Per Bauer: 00:27:37 Those are some of the keys to rightsizing. If you don't do those and you don't understand those and are careful when you analyze your cloud workloads, the risk when you do rightsizing or what you think is rightsizing is that you actually hurt your workloads or you hurt the performance of your workloads. You need to be careful.
Per Bauer: 00:28:00 Another very important aspect when it comes to rightsizing and to do increased efficiency is the use of reserved instances. In cloud, I'll use Amazon Web services here as an example, there's actually three different types of instances you can have. You can have on demand, you can have reserved, and you can have spot instances.
Per Bauer: 00:28:22 Spot is basically reserved instances that are not being used so you can, on the spot market, you can purchase those for a shorter time period. There's no guarantee of availability over time. It's basically a type of on demand, but very short term. They're discounted compared to an on demand type of instance.
Per Bauer: 00:28:50 Reserved instances is basically, you make a commitment to use the instance for a certain amount of time. In the case of Amazon, it's one or three years typically. If you do that, you get a discount, because it's easy for Amazon to understand what their utilization is going to be long term and they can do better planning, et cetera, et cetera. They'll reward you with a discount by doing that.
Per Bauer: 00:29:16 The type of discount is also dependent on how you pay for it. You can do no up front payment, so it becomes part of your monthly bill, but at a slightly lower rate. You can do partial payment up front. And you can do all of it up front. All up front comes with the highest discount range, partial is in between, and none means slightly less discount range.
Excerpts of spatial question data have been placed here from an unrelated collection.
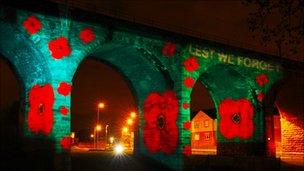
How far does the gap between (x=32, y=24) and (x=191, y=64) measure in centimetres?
1039

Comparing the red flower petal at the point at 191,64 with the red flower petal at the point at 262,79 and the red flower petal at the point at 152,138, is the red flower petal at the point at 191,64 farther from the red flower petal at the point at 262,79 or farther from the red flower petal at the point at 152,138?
the red flower petal at the point at 262,79

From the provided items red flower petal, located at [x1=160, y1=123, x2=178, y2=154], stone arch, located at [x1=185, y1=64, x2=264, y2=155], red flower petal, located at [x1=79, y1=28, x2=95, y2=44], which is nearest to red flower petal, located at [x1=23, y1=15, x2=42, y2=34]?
red flower petal, located at [x1=79, y1=28, x2=95, y2=44]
Per Bauer: 00:29:42 Then there's also different costs of reservations. You can do a standard or convertible. Standard means that you can't change anything or very little after you've made the reservation. Whereas, the convertible could be turned into something else if you need.
Per Bauer: 00:29:58 There's a lot of different parameters in play here. It's really hard to, unless you have a very, very accurate understanding of your different workloads, it's very tricky to find the right type of reservation to use.
Per Bauer: 00:30:17 There's also affinity involved here. If you have multiple different Amazon accounts that are consolidated into one bill, which is the typical case for most larger organizations, those reservations can float across those different instances or those different accounts as well. There's no complete affinity for a specific account. Everything that ends up on your consolidated bill could be part of the same reservation scheme.
Per Bauer: 00:30:52 To make things even more complicated, capacity reservations. Getting a committed amount of capacity and a specific availability zone associated with a reservation is not floating. Those has an affinity to your account and is not across your consolidated bill. It's a bit of a jungle.
Per Bauer: 00:31:14 It's hard to make any specific reservations, but there are a few ones that you can make.
Per Bauer: 00:31:22 The first one is that in order to do calculations and evaluations and comparisons around this, it's better to use a payback period where you assume 100% usage until there is price benefit, rather than trying to normalize the usage numbers across your different instances. Because then it becomes very hard and is very easy to end up comparing apples and oranges. Stick with 100% usage when you do this payback period calculations.
Per Bauer: 00:31:53 As a rule of thumb, you can say that you get relatively moderate gains for reservations if your instance is used less than 65% of the time. In those cases, it's really hard to improve anything by using reserved instances.
Per Bauer: 00:32:18 Then also another point goes back to the previous slide with all these different complications, especially those reservations can float across your consolidated bill accounts. Doing it per instance, reserved instances is really, really difficult. It very quickly becomes unmanageable.
Per Bauer: 00:32:44 Rather than doing that, you need to group your instances by application or function or service or department or something, and then use that for where you do your reserved instances. Otherwise it becomes really, really difficult.
Per Bauer: 00:33:05 The simplest way to use reserved instances is to assume the old thinking that used to be part of when cloud was introduced. Your sustained activity, that's what runs in your reserved instances, because that's fairly easy to identify and to understand and to manage.
Per Bauer: 00:33:27 Whereas the peaks and the bursts in activity that you normally have in those initial [IDs 00:33:35] would burst into a cloud solution, that's where you would use your on-demand instances. So using a mix of reserved and on-demand instances, where reserved is supposed to take care of the sustained day-to-day activity, and on demand is pulled in to deal with peaks and bursts.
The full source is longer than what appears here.